Hari ini pencoblosan selesai. Dua kandidat sama-sama mengklaim menang, kata mereka sendiri, atau kata tim mereka lah.
Tidak masalah sebenarnya. Suka-suka mereka saja. Yang jadi persoalan adalah kita, rakyat di bawah. Mau-maunya diikutkan dalam drama. Parahnya, kita cuma jadi figuran. Itu pun tanpa bayaran.
Pertarungan elit politik yang hampir “bar-bar” itu kita jadikan menu di obrolan warung kopi, perbincangan di sekolah, bahasan di rumah, rumpian di arisan, di grup-grup whats ap, di facebook, twitter, instagram, youtube, blog, website, dan segala hal di sekeliling kita.
Begitu militannya kita mendukung calon yang sebenarnya tidak kita kenal-kenal amat, sampai-sampai kita rela mati deminya.
Bahkan saat ini salah satu pihak telah mendekarasikan kemenangan secara paksa, padahal proses hitungan belum selesai. Bukankah situasi ini makin meletupkan semangat pendukungnya?
Celakanya, di lapangan, kita pasti berjumpa dengan orang lain yang berbeda pilihan. Terjadilah obrolan, diskusi, debat. Sukur kalau berhenti di sana. Biasanya berlanjut sampai klaim-klaiman, caci-cacian, maki-makian dan hina-hinaan.
Akibatnya kita bertengkar dengan tetangga, keluarga, sahabat, saudara, teman kerja dan semua orang yang tidak sepaham dengan kita. Kalau sudah begini, elit politik peduli?
Percayalah, siapa pun yang menang, tidak akan berpengaruh signifikan pada kehidupan kita.
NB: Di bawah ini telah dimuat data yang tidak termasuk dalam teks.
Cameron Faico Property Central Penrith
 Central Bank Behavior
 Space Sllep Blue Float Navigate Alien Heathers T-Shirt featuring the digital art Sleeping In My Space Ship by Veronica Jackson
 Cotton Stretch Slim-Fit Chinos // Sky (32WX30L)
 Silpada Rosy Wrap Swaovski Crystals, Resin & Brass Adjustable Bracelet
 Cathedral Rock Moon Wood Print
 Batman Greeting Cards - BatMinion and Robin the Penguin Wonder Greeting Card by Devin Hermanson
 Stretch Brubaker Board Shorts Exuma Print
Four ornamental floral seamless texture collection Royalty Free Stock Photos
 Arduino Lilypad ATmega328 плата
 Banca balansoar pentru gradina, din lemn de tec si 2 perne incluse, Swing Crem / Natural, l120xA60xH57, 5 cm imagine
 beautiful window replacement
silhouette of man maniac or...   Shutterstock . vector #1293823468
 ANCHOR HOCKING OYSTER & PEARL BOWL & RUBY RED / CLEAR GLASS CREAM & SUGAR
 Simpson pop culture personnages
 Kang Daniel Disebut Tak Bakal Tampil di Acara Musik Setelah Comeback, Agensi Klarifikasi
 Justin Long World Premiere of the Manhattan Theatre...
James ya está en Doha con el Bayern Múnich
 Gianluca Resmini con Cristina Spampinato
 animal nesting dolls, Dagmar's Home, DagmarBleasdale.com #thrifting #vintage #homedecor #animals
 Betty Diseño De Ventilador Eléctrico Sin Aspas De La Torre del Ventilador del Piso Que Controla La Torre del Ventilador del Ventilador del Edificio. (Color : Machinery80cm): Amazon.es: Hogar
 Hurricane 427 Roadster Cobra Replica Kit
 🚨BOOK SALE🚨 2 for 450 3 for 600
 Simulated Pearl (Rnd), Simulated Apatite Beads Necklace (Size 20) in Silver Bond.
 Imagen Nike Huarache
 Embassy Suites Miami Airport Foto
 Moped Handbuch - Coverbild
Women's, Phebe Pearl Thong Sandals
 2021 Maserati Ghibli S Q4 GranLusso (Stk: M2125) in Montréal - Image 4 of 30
Yang susah tetap susah, dan harus berjuang sendiri untuk menaikan kelas sosial.
Karena sesungguhnya, janji-janji yang diucapkan para calon itu tidak perlu dianggap terlalu serius. Bukankah dari dulu selalu ada janji “berantas korupsi”, dan sampai ini koruptor masih banyak yang berdasi?
Jangan berharap lebih pada janji politisi. Bukankah janji itu hanya akan membawa pada kekecewaan?
Terakhir, stop sebar-sebar berita pemilu dan segala tetek bengeknya. Sudah selesai pemilunya. Sekarang tinggal sabar, tunggu hasil dari KPU. Lebih baik energi kita gunakan untuk berbuat baik dan bermanfaat.
Oh Anda tidak percaya KPU? Terus mengapa Anda ikut Pemilu? Kemana “Akal Sehat” Anda?
Tuh kan.. Saya jadi ngajak debat. Haha.